First fall cold front brings heavy rain, flash flooding threats from Great Lakes to Southeast

Flash Flood Watches are in effect for parts of 10 states

The first true cold front of fall will continue sliding eastward on Tuesday, producing numerous showers and thunderstorms from the Great Lakes to the Southeast before ushering in much cooler temperatures in its wake.

The National Weather Service has issued a Flash Flood Watch for parts of southeastern Michigan, northeastern Indiana and northwestern Ohio.

Another Flash Flood Watch is in effect along the east-facing slopes of the central Appalachians from northwestern Maryland to the West Virginia Panhandle, western Virginia and northwestern North Carolina.

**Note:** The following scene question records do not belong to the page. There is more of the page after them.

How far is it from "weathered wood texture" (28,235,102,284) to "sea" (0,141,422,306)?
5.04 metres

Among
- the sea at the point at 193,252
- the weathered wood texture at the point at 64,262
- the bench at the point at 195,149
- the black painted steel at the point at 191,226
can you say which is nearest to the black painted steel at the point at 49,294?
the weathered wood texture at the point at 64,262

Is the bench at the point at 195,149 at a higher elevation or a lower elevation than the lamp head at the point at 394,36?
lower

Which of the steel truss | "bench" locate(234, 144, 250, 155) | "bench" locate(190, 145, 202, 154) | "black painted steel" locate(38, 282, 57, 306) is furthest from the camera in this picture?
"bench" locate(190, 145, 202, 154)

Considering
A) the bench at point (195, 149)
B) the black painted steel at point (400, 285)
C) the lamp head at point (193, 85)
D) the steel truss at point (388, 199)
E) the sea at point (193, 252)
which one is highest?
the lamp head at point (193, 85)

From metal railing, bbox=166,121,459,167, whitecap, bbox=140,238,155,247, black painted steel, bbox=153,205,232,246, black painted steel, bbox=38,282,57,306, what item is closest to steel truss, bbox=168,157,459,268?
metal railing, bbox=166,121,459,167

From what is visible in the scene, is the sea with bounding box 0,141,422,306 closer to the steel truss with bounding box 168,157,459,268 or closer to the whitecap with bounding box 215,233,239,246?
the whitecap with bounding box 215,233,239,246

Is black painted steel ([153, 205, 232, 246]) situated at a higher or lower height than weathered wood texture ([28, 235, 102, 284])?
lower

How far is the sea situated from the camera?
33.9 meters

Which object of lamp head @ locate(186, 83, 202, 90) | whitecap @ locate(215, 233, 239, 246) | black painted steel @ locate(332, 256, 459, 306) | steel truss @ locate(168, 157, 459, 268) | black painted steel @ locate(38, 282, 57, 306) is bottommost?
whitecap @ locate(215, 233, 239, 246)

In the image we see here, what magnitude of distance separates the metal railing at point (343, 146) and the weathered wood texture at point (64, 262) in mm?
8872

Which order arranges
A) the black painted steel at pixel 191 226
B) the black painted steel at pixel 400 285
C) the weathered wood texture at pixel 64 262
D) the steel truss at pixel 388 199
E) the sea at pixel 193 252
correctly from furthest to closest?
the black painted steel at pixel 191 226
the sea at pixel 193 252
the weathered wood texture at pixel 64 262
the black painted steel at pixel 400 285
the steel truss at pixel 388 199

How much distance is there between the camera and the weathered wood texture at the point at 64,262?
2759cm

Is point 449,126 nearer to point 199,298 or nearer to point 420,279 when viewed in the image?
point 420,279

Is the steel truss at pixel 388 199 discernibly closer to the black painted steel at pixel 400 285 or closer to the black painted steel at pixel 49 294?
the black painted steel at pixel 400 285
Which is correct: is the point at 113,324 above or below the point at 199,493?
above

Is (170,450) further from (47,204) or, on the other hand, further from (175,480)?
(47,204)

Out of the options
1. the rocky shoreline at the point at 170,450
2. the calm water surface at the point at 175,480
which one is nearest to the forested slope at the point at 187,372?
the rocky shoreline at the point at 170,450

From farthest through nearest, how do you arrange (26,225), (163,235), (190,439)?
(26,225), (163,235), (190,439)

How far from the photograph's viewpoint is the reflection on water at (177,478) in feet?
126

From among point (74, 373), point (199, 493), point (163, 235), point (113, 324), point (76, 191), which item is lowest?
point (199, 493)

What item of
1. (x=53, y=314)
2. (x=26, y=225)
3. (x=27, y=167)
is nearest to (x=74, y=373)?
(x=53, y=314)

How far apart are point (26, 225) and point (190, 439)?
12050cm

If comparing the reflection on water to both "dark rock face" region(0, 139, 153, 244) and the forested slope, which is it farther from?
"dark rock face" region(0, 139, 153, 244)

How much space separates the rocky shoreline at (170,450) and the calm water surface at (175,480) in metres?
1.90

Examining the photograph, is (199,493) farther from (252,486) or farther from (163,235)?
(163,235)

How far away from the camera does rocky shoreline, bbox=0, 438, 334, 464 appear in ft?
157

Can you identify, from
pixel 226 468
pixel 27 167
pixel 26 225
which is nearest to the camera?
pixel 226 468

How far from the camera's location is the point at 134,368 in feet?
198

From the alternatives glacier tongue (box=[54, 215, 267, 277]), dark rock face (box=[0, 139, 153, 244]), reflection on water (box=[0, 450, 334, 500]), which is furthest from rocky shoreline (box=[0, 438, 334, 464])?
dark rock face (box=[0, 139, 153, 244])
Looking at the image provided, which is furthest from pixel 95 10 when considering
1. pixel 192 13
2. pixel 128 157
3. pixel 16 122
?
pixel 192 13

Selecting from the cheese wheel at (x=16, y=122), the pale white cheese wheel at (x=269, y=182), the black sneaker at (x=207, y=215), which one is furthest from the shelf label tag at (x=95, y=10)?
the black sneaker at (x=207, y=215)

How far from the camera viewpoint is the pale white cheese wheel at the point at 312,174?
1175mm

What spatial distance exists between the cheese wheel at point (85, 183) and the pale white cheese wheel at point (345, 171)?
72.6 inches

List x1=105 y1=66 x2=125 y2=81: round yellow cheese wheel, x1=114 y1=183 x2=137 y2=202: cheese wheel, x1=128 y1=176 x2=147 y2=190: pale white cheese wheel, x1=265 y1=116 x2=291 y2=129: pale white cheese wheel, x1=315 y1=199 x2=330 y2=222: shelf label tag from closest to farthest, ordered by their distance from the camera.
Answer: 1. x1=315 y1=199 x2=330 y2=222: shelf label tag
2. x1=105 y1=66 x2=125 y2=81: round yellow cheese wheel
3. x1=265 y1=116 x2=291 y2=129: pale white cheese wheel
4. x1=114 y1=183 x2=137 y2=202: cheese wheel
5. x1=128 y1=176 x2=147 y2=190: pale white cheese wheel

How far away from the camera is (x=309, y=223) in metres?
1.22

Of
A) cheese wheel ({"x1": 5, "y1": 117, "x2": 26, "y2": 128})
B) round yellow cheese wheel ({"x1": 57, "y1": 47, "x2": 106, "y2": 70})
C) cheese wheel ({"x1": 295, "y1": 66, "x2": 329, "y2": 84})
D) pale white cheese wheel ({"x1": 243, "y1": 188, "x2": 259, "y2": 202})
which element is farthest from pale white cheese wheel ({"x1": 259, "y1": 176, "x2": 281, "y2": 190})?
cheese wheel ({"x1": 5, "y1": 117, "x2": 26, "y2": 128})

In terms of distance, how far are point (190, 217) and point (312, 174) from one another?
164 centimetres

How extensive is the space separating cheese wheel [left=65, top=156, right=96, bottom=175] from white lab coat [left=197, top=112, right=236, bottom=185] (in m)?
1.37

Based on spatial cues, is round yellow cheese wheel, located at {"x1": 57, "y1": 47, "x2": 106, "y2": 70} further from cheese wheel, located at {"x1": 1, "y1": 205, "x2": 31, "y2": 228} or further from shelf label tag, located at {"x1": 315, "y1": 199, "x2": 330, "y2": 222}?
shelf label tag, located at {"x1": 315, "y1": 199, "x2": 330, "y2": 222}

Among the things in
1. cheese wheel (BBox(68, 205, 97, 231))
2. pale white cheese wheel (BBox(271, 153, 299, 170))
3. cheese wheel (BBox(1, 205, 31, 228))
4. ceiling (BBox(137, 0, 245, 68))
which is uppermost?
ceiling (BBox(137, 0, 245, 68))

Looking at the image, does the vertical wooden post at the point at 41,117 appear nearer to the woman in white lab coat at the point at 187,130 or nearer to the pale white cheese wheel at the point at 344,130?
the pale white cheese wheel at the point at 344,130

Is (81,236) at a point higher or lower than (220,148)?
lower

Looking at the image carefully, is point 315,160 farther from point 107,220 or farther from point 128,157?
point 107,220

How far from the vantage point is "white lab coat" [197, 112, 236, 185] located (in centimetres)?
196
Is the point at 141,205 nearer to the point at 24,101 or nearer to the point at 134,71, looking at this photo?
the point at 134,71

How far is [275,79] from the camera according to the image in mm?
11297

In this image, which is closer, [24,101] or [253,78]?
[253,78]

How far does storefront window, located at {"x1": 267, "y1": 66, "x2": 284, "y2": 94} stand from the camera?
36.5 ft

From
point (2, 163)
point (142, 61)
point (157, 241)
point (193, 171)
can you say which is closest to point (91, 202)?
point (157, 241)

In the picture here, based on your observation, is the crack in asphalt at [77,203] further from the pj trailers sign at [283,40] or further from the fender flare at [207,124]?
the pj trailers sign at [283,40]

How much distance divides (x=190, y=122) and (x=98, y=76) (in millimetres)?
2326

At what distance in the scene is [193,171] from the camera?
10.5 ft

Additionally, a Flash Flood Watch is posted for parts of the Southeast coast from southeastern Georgia to coastal South Carolina and southeastern North Carolina.

Locally heavy rain is a significant threat in all of these areas, so flash flooding will be a concern through Tuesday night.

This same cold front will continue pushing eastward over the next few days, with additional areas of heavy rain and flash flooding expected.

By Thursday, the front will bring heavy rain to the East Coast before finally pushing offshore Thursday night. 

Behind the front, temperatures will drop to near or below average, ushering in the first fall feel of the season for much of the South and East.

Overnight lows could dip into the upper 40s as far south as North Georgia, with upper 50s expected all the way to the Gulf Coast in Houston.

This cold front is right on schedule, as fall officially begins Wednesday at 3:21 p.m. Eastern time.